Creating a European framework for liquidity in resolution is still needed urgently. The delay in introducing the European Stability Mechanism’s common backstop to the Single Resolution Fund is another important gap that needs to be closed.

At the same time, it is crucial to establish the third pillar of the banking union, a European deposit insurance scheme (EDIS). It would allow better risk-sharing, promote further banking market integration, and further enhance the credibility of resolution.

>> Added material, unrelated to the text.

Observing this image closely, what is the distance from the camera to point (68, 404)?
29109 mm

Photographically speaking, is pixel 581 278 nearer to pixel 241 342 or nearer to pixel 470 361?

The ECB therefore welcomes the fact that the ECON Committee of the European Parliament has adopted a position on the Commission’s EDIS proposal. It is an important signal of its commitment to completing the banking union and encourages the EU co-legislators to make further progress.

Progress is also needed on the capital markets union (CMU). Banking union and capital markets union are complementary. Advancing the CMU is critical for the European economy, not least to support the private investment needed for the green transition and digital transformation. The recent statements on this topic by the Eurogroup20 and the European Council21, as well as the ECB Governing Council,22 can be important building blocks for future progress on CMU in the coming legislative term. Last, we very much welcome the upcoming single rulebook on anti-money laundering and countering the financing of terrorism and the imminent establishment of the EU Anti-Money Laundering Authority (AMLA).